Minimap2 - Dreycey/Bioinformatics-Tools GitHub Wiki

minimap2

Installation

Use one of the following options:

1. Installing from source

2. Installing from precompiled binaries:

Basic commands

Note: A large portion of these commands are taken directly from the excellent documentation on the minimap2 github page.

Minimap2 works well with both FASTA and FASTQ files. These files can be gzipped and used Please use these file formats for the input genomes.
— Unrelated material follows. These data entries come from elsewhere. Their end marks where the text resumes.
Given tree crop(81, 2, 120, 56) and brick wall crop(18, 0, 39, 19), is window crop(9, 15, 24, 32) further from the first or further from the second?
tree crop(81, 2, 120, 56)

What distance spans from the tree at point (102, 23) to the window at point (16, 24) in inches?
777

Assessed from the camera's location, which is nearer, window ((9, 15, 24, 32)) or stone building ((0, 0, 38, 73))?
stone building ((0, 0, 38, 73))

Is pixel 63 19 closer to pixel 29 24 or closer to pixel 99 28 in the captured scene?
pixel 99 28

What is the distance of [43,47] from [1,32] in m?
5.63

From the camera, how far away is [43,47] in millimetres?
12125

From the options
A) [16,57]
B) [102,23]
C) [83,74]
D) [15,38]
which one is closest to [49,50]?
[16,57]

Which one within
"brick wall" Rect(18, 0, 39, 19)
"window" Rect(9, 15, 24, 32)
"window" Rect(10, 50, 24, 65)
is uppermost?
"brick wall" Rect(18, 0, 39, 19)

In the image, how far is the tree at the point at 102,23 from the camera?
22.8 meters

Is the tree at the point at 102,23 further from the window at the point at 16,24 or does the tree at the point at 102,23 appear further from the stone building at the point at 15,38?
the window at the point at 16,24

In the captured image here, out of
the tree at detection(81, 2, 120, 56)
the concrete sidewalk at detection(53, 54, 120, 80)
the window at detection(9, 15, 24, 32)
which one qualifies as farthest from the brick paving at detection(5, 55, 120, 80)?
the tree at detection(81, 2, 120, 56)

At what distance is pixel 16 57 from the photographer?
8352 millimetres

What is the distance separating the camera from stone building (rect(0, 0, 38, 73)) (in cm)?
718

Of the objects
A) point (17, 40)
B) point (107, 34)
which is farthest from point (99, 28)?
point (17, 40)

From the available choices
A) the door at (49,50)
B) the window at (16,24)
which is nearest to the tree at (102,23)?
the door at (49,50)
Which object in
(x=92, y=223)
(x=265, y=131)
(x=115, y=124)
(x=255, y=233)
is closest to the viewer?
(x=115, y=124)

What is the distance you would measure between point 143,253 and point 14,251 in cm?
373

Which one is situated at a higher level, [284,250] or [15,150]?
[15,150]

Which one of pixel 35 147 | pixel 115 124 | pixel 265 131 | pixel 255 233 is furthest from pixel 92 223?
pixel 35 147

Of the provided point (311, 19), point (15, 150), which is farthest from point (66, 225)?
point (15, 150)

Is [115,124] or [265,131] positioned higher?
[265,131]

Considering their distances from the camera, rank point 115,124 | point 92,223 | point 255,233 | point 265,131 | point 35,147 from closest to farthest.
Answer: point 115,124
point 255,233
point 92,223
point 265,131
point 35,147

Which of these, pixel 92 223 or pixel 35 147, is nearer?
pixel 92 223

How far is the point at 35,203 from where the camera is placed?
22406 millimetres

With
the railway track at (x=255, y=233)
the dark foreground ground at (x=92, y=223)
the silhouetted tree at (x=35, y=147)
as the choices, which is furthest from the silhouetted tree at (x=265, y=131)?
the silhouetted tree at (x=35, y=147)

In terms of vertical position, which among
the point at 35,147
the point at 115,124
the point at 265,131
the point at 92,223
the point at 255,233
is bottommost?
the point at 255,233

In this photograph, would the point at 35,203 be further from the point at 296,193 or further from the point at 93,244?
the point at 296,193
  1. Without any options, minimap2 takes a reference database and a query sequence file as input and produce approximate mapping, without base-level alignment (i.e. no CIGAR), in the PAF format:
  • minimap2 <reference_genome>.fa <query_genome>.fq > approx-mapping.paf
  1. To generate the CIGAR, use the -c flag:
  • minimap2 -c <reference_genome>.fa <query_genome>.fq > alignment_file.paf
  1. To output the alignment files in SAM format, use the -a flag:
  • minimap2 -a <reference_genome>.fa <query_genome>.fq > alignment_file.sam
  1. Optionally, you could build indexes to reduce time by using the -d flag before running any of the above commands:
  • minimap2 -d <reference_minimizer_index>.mmi <reference_genome>.fa

The above command will generate a minimizer index (.mmi files), which can be used in place of the reference genome in the other commands for faster execution:

  • minimap2 -a <reference_minimizer_index>.mmi <query_genome>.fq > alignment_file.sam

NOTE: Once you build the index, indexing parameters such as -k, -w, -H and -I can't be changed during mapping. If you are running minimap2 for different data types, you will probably need to keep multiple indexes generated with different parameters. This makes minimap2 different from BWA which always uses the same index regardless of query data types.

Example

In this example, we will produce an approximate mapping between the ecoli genome and its nanopore reads.

  1. Download the E. Coli genome FASTA file from here: https://www.ncbi.nlm.nih.gov/nuccore/U00096

--update: Dreycey (05/12/2019)

wget ftp://ftp.ncbi.nlm.nih.gov/genomes/all/GCF/000/005/845/GCF_000005845.2_ASM584v2/GCF_000005845.2_ASM584v2_genomic.fna.gz
gzip -d GCF_000005845.2_ASM584v2_genomic.fna.gz
  1. Download the E. Coli Nanopore reads from this website: https://www.ebi.ac.uk/ena/data/view/ERX708228.

    Alternatively, they could be downloaded using the following command:

  2. Run the following command to produce the required approximate mapping:

    • minimap2 GCF_000005845.2_ASM584v2_genomic.fa Nanopore_ecoli.fa > approximate_mapping_ecoli.paf

    The produced mapping will be in the approximate_mapping_ecoli.paf file.